The company’s ability to unlock the value in the operation largely hinges on the approval of its field development plan, whose evaluation period was extended to June 2024 from the previous end of March date.

The field plan outlines how an oil company intends to develop a petroleum field, manage the impact on the environment and society, as well as give forecasts for production and costs. Tullow’s field development plan was initially submitted to the government in December 2021 but was later revised to make it economically viable at lower global crude oil prices.

The revised field development plan followed an audit that revealed their commercially recoverable oil reserves in Turkana are at least 14 percent larger than previously estimated.
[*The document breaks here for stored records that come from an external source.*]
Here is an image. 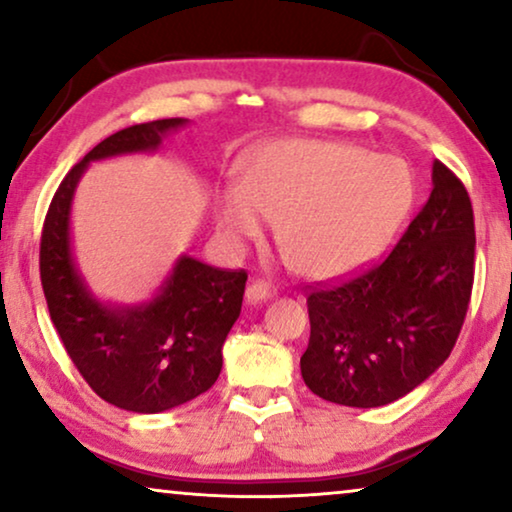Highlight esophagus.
I'll list each match as a JSON object with an SVG mask.
<instances>
[{
	"instance_id": "obj_1",
	"label": "esophagus",
	"mask_w": 512,
	"mask_h": 512,
	"mask_svg": "<svg viewBox=\"0 0 512 512\" xmlns=\"http://www.w3.org/2000/svg\"><path fill=\"white\" fill-rule=\"evenodd\" d=\"M272 296H275V286L263 282V279H254V282L247 286V298L251 303H263V300H268Z\"/></svg>"
}]
</instances>
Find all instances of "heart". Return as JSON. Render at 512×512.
Returning <instances> with one entry per match:
<instances>
[{
    "label": "heart",
    "instance_id": "obj_1",
    "mask_svg": "<svg viewBox=\"0 0 512 512\" xmlns=\"http://www.w3.org/2000/svg\"><path fill=\"white\" fill-rule=\"evenodd\" d=\"M415 198L410 167L354 144L286 139L242 158L240 186L226 188L216 219L235 242L277 219V240L310 277L347 275L387 247Z\"/></svg>",
    "mask_w": 512,
    "mask_h": 512
}]
</instances>
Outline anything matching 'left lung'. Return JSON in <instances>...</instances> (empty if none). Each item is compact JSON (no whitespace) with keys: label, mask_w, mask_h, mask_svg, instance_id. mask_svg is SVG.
<instances>
[{"label":"left lung","mask_w":512,"mask_h":512,"mask_svg":"<svg viewBox=\"0 0 512 512\" xmlns=\"http://www.w3.org/2000/svg\"><path fill=\"white\" fill-rule=\"evenodd\" d=\"M473 275L471 198L436 160L429 200L396 247L359 275L310 286L305 384L349 408H380L410 394L454 349Z\"/></svg>","instance_id":"1"}]
</instances>
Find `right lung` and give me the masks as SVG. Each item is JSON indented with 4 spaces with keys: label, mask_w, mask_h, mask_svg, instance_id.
Listing matches in <instances>:
<instances>
[{
    "label": "right lung",
    "mask_w": 512,
    "mask_h": 512,
    "mask_svg": "<svg viewBox=\"0 0 512 512\" xmlns=\"http://www.w3.org/2000/svg\"><path fill=\"white\" fill-rule=\"evenodd\" d=\"M184 118L130 125L102 139L55 191L39 247L51 321L90 389L116 408L163 412L205 394L221 373V347L240 317L247 272L179 258L151 303L111 310L90 296L69 251V207L90 160L153 151Z\"/></svg>",
    "instance_id": "1"
}]
</instances>
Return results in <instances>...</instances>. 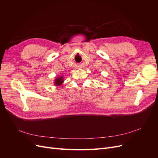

It raised the production capacity of the oilfields to 120,000 barrels of oil per day (bopd), up from previous estimates of 70,000 bopd.

In June 2023, Tullow also took up the sole ownership of the Turkana operation following the exit of its joint venture partners Africa Oil Corporation and TotalEnergies in the previous month, quoting differing internal strategic objectives as reasons.


The two firms held a 25 percent stake each in the project that comprises blocks 10BA, 10BB, and 13T in South Lokichar in Turkana, while Tullow held a 50 percent stake.

The sole ownership gives Tullow a more flexible proposition for a strategic partnership but also means that the company is now liable for all costs incurred going forward, except those that TotalEnergies and Africa Oil remain liable for.